**The problem:** Reproduce every one of the records below word for word, leaving out the pictures.

**Data for this exercise:**
--------------------
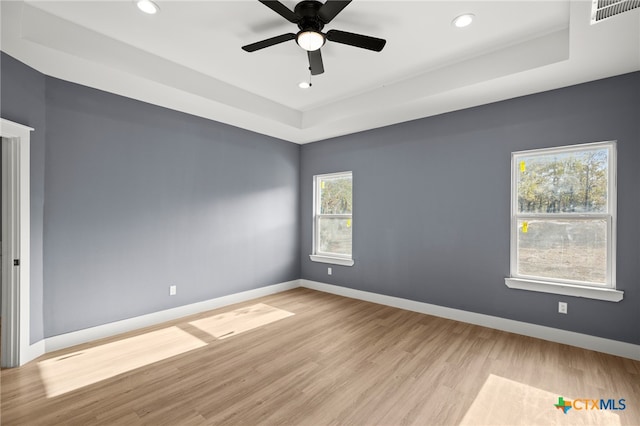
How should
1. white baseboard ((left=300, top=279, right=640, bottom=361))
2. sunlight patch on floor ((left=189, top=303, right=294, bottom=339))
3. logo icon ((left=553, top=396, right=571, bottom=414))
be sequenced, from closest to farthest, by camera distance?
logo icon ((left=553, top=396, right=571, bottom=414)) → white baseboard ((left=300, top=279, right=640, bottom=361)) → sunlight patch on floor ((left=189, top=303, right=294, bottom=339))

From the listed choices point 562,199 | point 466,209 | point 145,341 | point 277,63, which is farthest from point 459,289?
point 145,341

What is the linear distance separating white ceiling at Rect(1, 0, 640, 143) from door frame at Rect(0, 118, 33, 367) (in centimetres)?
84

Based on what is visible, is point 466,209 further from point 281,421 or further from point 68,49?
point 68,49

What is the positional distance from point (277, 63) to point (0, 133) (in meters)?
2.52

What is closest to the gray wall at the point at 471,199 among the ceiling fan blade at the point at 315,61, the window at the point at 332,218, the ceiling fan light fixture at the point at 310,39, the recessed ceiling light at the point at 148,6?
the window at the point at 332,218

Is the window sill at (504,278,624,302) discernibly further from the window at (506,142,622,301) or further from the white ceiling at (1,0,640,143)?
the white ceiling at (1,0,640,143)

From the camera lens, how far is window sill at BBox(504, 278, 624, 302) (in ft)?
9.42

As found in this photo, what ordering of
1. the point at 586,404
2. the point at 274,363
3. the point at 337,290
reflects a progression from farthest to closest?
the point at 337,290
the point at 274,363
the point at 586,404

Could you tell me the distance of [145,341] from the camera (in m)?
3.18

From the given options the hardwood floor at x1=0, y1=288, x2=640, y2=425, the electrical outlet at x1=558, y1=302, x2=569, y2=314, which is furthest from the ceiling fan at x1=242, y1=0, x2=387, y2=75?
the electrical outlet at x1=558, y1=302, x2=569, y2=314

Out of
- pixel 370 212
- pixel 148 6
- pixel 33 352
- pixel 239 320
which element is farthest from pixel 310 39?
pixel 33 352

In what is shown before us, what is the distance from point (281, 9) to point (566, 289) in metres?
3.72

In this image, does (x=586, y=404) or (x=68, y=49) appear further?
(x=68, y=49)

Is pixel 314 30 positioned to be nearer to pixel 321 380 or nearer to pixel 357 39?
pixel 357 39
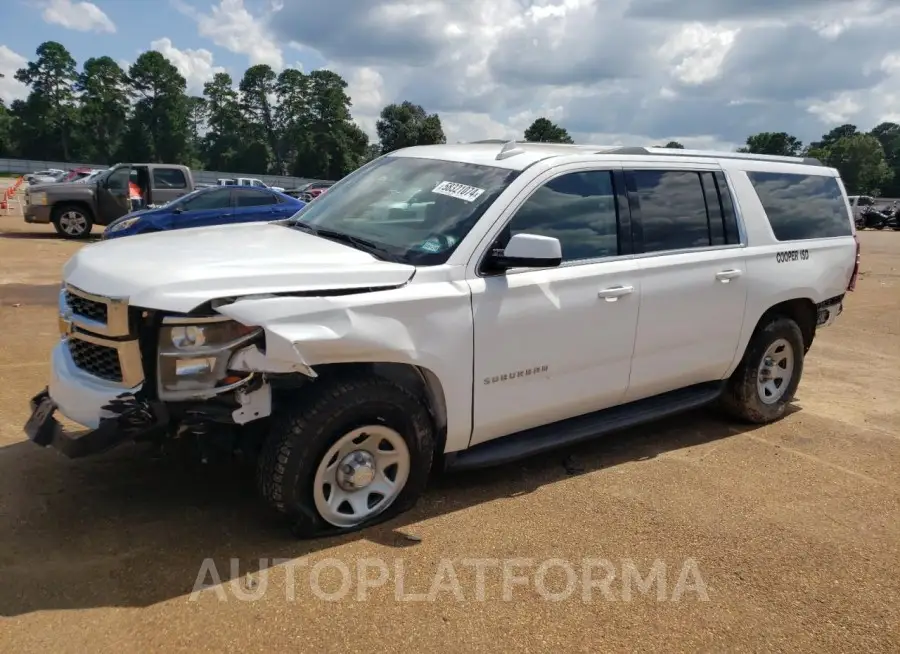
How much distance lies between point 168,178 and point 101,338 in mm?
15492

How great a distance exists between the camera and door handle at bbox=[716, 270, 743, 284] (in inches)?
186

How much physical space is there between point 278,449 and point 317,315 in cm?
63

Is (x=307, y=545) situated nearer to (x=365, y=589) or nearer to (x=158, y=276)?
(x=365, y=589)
--------------------
**Exercise answer:**
How should
1. white baseboard ((left=300, top=279, right=640, bottom=361))
2. sunlight patch on floor ((left=189, top=303, right=294, bottom=339))
3. logo icon ((left=553, top=396, right=571, bottom=414))
be sequenced, from closest to farthest, by camera distance?
logo icon ((left=553, top=396, right=571, bottom=414)) → white baseboard ((left=300, top=279, right=640, bottom=361)) → sunlight patch on floor ((left=189, top=303, right=294, bottom=339))

From the listed choices point 562,199 | point 466,209 | point 145,341 | point 277,63, which is farthest from point 459,289?
point 145,341

What is the linear distance separating white ceiling at Rect(1, 0, 640, 143) from door frame at Rect(0, 118, 33, 367) (in centimetres)?
84

Based on what is visible, is point 466,209 further from point 281,421 or further from point 68,49?
point 68,49

What is the positional distance from point (277, 63) to point (0, 133) (in meters)?
2.52

What is closest to the gray wall at the point at 471,199 among the ceiling fan blade at the point at 315,61, the window at the point at 332,218, the ceiling fan light fixture at the point at 310,39, the recessed ceiling light at the point at 148,6?
the window at the point at 332,218

Is the window sill at (504,278,624,302) discernibly further from the window at (506,142,622,301) or further from the white ceiling at (1,0,640,143)?
the white ceiling at (1,0,640,143)

From the camera lens, how far is window sill at BBox(504, 278, 624, 302) (in ft)?
9.42

As found in this photo, what ordering of
1. the point at 586,404
2. the point at 274,363
3. the point at 337,290
reflects a progression from farthest to closest?
the point at 337,290
the point at 274,363
the point at 586,404

Could you tell me the distance of [145,341] from the camera (in m)?
3.18

From the given options the hardwood floor at x1=0, y1=288, x2=640, y2=425, the electrical outlet at x1=558, y1=302, x2=569, y2=314, which is furthest from the ceiling fan at x1=242, y1=0, x2=387, y2=75?
the electrical outlet at x1=558, y1=302, x2=569, y2=314

Out of
- pixel 370 212
- pixel 148 6
- pixel 33 352
- pixel 239 320
which element is farthest from pixel 310 39?
pixel 33 352

In what is shown before us, what is the distance from point (281, 9) to point (566, 289) in metres?
3.72

In this image, does (x=586, y=404) or (x=68, y=49) appear further?
(x=68, y=49)

Is pixel 314 30 positioned to be nearer to pixel 321 380 or nearer to pixel 357 39?
pixel 357 39
How much distance lies between point 168,178 and point 101,338 in mm?
15492

How great a distance exists between the camera and door handle at bbox=[716, 270, 743, 284] (in inches)?
186

How much physical space is there between point 278,449 and point 317,315 in cm?
63

Is (x=307, y=545) situated nearer to (x=365, y=589) or nearer to (x=158, y=276)?
(x=365, y=589)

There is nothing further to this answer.